• _PASSAGE SHOWN_
Congressman Don Young
I played baseball in high school and the fun part about it, I was a very good pitcher and I say that sincerely and then that’s before they had helmets. I’m a junior in high school and I hit a kid in the head with the ball and he was in a coma for four days and I never could throw the ball again
Rockey: I understand you may not want to be playing baseball again, but as far as baseball in the Last Frontier, we have a short season but we have such talent up here on the field
Congressman Young:
You have great talent. I was more equated with the Goldpanners when they were the big team, and I don’t think most of these teams existed. They had the Midnight Sun game and everything else. Now they’ve got this division and the Panners are independent. It’s fun, the kids come up here and Pete does a great job recruiting and I understand this team is two games behind and they’re going to catch up they say before August gets here so we’ll see what happens. I like the idea of the crowds. You think about this and look at the kids, I see old people, I see middle aged people it’s just a good program for the community.
Rockey: If you could expand a little bit onto some of the economic and cultural benefits that Alaska gets from this league.
Congressman Young:
I think economically, I don't know if there’s a great deal of money in it but the economy part of it is just the participation of the involvement and having people come out, look at all these people! If you follow what I’m saying, come out and visit and it’s a good part of America. It’s still America’s first game and it’s a good part so that’s why I was pleased to be asked to come out and do this and see these young people play. We’ve got three Alaskans playing on this team which is about average, I guess but all the rest of them all over it’s good for them and maybe we learn from them and maybe they come back and stay.

• _STORED DATA_

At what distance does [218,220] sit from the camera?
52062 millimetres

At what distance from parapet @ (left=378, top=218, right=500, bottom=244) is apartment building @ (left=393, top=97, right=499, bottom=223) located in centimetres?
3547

• _WHAT IS EXPECTED_
According to the baseball interview, why was Congressman Young pleased to be asked to come out? Answer in one to three sentences.

• _EXPECTED ANSWER_
He says baseball is still America's first game and a good part of America. That is why he was pleased to be asked to come out and see the young people play.